• [Recorded data]
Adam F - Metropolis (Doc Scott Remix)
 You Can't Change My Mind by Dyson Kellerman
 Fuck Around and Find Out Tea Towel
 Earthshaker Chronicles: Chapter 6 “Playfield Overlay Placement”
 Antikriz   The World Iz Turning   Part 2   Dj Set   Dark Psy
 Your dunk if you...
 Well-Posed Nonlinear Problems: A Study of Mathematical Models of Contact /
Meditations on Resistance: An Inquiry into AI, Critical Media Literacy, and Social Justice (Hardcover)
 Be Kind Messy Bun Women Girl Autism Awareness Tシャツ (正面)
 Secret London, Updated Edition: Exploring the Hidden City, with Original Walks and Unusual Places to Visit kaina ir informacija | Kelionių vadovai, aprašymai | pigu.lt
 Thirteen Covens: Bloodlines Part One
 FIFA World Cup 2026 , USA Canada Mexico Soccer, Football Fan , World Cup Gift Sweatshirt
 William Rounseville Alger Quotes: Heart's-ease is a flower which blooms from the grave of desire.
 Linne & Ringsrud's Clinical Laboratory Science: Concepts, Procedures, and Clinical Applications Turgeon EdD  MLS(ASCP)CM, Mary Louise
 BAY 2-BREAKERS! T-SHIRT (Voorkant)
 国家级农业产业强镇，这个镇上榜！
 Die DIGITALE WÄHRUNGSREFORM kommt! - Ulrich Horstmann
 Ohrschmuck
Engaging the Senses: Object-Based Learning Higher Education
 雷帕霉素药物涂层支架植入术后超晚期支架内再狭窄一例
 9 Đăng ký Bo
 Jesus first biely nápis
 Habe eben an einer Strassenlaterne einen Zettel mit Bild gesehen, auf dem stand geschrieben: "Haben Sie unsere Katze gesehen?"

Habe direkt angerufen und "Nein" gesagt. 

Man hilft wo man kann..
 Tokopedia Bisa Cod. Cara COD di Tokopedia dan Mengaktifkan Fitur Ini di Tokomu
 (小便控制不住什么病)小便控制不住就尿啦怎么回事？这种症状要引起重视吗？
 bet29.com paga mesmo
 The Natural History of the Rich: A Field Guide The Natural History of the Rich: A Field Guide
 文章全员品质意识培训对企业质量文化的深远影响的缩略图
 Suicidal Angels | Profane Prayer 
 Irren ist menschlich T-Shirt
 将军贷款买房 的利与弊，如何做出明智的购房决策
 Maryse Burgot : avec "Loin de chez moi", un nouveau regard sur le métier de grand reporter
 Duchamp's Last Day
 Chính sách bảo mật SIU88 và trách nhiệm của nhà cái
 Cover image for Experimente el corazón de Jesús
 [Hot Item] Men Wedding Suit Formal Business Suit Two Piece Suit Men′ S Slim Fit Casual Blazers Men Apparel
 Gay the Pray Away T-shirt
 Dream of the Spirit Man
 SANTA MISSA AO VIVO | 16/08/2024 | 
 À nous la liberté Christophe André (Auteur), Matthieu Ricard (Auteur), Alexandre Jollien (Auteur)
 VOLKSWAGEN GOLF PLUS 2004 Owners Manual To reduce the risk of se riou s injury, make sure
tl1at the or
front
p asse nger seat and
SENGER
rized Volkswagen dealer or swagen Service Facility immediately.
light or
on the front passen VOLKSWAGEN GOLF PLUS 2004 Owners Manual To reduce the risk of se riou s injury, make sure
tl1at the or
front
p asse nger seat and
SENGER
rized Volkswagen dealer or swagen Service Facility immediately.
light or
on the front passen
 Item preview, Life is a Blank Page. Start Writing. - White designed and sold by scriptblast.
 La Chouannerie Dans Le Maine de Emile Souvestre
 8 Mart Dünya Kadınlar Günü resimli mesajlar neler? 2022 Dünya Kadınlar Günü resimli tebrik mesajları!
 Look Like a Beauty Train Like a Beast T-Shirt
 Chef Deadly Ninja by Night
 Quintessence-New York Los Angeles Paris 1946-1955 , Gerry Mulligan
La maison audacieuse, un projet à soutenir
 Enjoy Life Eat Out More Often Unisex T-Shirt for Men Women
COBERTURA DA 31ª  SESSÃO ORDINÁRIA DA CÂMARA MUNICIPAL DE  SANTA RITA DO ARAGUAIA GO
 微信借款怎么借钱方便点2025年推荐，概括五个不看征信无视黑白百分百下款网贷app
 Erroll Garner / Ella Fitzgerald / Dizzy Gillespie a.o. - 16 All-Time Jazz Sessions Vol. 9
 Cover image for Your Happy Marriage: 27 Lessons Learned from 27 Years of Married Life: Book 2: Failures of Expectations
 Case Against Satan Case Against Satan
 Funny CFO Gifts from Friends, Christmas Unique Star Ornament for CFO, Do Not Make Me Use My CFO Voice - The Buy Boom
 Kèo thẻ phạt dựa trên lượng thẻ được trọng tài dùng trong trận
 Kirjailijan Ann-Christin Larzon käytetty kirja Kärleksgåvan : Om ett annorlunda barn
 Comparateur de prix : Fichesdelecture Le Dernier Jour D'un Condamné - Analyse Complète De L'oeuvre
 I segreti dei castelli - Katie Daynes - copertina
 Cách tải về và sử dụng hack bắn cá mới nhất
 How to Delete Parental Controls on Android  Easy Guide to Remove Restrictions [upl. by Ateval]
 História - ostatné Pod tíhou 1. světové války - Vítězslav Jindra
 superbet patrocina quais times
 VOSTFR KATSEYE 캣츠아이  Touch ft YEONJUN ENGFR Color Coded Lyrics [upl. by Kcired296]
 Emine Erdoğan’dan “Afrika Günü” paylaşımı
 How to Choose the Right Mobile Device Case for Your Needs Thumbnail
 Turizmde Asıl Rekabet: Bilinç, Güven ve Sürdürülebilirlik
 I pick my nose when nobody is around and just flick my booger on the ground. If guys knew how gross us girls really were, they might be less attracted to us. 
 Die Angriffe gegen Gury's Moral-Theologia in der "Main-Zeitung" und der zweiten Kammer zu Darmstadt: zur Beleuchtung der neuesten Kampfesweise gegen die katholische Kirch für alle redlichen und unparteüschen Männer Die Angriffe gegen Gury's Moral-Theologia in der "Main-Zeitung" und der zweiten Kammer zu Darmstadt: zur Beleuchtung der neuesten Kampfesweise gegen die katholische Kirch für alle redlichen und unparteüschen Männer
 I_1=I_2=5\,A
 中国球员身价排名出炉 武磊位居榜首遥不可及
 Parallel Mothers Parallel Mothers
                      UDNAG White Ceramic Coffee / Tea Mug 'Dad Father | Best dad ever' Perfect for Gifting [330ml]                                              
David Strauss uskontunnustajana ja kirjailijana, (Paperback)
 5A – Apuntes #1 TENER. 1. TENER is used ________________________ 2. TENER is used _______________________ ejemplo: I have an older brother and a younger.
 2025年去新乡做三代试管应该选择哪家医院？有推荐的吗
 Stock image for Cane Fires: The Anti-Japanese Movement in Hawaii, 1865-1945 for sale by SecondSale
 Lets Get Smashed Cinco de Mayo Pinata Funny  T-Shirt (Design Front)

• [Work item] Go through the material above and output exactly the lines from the one containing "Your dunk if you..." through the one containing "SANTA MISSA AO VIVO | 16/08/2024 |".

• [Exercise response]
 Your dunk if you...
 Well-Posed Nonlinear Problems: A Study of Mathematical Models of Contact /
Meditations on Resistance: An Inquiry into AI, Critical Media Literacy, and Social Justice (Hardcover)
 Be Kind Messy Bun Women Girl Autism Awareness Tシャツ (正面)
 Secret London, Updated Edition: Exploring the Hidden City, with Original Walks and Unusual Places to Visit kaina ir informacija | Kelionių vadovai, aprašymai | pigu.lt
 Thirteen Covens: Bloodlines Part One
 FIFA World Cup 2026 , USA Canada Mexico Soccer, Football Fan , World Cup Gift Sweatshirt
 William Rounseville Alger Quotes: Heart's-ease is a flower which blooms from the grave of desire.
 Linne & Ringsrud's Clinical Laboratory Science: Concepts, Procedures, and Clinical Applications Turgeon EdD  MLS(ASCP)CM, Mary Louise
 BAY 2-BREAKERS! T-SHIRT (Voorkant)
 国家级农业产业强镇，这个镇上榜！
 Die DIGITALE WÄHRUNGSREFORM kommt! - Ulrich Horstmann
 Ohrschmuck
Engaging the Senses: Object-Based Learning Higher Education
 雷帕霉素药物涂层支架植入术后超晚期支架内再狭窄一例
 9 Đăng ký Bo
 Jesus first biely nápis
 Habe eben an einer Strassenlaterne einen Zettel mit Bild gesehen, auf dem stand geschrieben: "Haben Sie unsere Katze gesehen?"

Habe direkt angerufen und "Nein" gesagt. 

Man hilft wo man kann..
 Tokopedia Bisa Cod. Cara COD di Tokopedia dan Mengaktifkan Fitur Ini di Tokomu
 (小便控制不住什么病)小便控制不住就尿啦怎么回事？这种症状要引起重视吗？
 bet29.com paga mesmo
 The Natural History of the Rich: A Field Guide The Natural History of the Rich: A Field Guide
 文章全员品质意识培训对企业质量文化的深远影响的缩略图
 Suicidal Angels | Profane Prayer 
 Irren ist menschlich T-Shirt
 将军贷款买房 的利与弊，如何做出明智的购房决策
 Maryse Burgot : avec "Loin de chez moi", un nouveau regard sur le métier de grand reporter
 Duchamp's Last Day
 Chính sách bảo mật SIU88 và trách nhiệm của nhà cái
 Cover image for Experimente el corazón de Jesús
 [Hot Item] Men Wedding Suit Formal Business Suit Two Piece Suit Men′ S Slim Fit Casual Blazers Men Apparel
 Gay the Pray Away T-shirt
 Dream of the Spirit Man
 SANTA MISSA AO VIVO | 16/08/2024 | 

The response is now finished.